La société dans laquelle nous vivons est celle de l'Europe : un groupement d'Etats-nation, chacun avec sa propre
histoire, mais qui se rassemblent pour le plus grand bien lorsqu'ils agissent de concert. L'objectif final de
l'Ensemble est de montrer que les forces qui unissent ces pays sont beaucoup plus grandes que celles qui les
divisent. Au 17e siècle, cette impulsion fédératrice provient de l'Italie, la source de toute la création musicale
du Baroque. Dans des mesures différentes, elle influence la musique de tous ses voisins – même (ou peut-être surtout)
les plus lointains. Ainsi, au tournant des 16e et 17e siècles, le roi polonais fit venir en vingt ans plus de cent
musiciens italiens à sa cour.

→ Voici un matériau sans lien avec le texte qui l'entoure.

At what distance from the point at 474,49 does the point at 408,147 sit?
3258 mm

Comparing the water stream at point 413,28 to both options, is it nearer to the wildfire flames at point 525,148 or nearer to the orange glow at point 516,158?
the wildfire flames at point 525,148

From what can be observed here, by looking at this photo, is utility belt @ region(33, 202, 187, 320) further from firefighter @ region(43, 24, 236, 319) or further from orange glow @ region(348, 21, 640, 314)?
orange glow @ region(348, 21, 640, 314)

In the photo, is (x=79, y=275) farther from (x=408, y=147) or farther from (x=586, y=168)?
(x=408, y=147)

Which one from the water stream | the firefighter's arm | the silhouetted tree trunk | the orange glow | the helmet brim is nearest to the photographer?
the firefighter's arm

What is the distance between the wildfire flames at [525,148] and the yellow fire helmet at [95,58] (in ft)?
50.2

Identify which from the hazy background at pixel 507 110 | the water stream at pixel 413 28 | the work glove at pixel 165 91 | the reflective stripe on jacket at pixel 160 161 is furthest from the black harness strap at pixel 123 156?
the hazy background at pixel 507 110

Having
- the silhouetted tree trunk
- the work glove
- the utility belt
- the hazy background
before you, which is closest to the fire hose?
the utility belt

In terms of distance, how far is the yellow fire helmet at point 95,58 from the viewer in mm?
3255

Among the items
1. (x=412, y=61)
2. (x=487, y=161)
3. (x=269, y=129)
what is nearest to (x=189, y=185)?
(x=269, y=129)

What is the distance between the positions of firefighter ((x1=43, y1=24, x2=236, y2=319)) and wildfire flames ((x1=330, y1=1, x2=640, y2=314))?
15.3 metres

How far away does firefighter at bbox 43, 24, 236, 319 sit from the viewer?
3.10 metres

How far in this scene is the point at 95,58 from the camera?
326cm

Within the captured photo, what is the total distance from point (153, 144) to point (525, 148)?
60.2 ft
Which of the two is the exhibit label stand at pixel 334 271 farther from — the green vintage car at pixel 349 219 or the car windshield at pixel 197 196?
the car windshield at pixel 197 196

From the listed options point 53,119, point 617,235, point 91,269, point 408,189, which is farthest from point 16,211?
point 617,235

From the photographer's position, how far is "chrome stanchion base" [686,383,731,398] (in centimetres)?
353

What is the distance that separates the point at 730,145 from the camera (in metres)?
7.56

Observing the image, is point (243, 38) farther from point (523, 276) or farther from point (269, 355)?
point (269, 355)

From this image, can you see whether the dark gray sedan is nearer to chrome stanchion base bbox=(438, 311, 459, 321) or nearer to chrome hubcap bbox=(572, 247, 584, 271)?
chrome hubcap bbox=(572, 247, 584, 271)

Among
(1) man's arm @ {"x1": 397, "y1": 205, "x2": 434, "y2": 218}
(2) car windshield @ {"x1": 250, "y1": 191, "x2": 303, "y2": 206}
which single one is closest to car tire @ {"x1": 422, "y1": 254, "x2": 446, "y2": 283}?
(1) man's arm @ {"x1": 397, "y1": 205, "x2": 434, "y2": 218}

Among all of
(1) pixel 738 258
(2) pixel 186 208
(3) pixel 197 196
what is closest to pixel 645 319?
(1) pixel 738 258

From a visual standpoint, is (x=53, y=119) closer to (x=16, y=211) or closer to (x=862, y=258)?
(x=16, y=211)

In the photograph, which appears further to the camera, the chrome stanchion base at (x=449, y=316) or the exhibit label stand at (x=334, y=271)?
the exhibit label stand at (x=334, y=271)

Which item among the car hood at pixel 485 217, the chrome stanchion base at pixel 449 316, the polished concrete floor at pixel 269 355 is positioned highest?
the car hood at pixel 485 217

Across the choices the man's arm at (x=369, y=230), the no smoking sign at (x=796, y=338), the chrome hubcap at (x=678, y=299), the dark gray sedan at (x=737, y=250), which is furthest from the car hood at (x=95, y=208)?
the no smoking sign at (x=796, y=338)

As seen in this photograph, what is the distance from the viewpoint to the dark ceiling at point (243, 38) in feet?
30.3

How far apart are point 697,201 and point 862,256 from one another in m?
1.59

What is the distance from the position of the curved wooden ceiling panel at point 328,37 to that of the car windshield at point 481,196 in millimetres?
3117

Pendant ces deux siècles, l'Angleterre fut envahie de violistes, violonistes et
chanteurs italiens. Au début du 18e siècle, le roi portugais João V créa sa Chapelle royale à l'image du Vatican ;
il envoya ses jeunes compositeurs (dont Esteves) à Rome pour y poursuivre leurs études, il fit venir des maîtres
italiens tels Domenico Scarlatti, et interdit même la forme ibérique la plus typique, le villancico, dans les
cérémonies de la cour. A noter également que les plus grands compositeurs français du 17e siècle, Lully et
Charpentier, furent italiens, que ce soit par naissance ou par adoption.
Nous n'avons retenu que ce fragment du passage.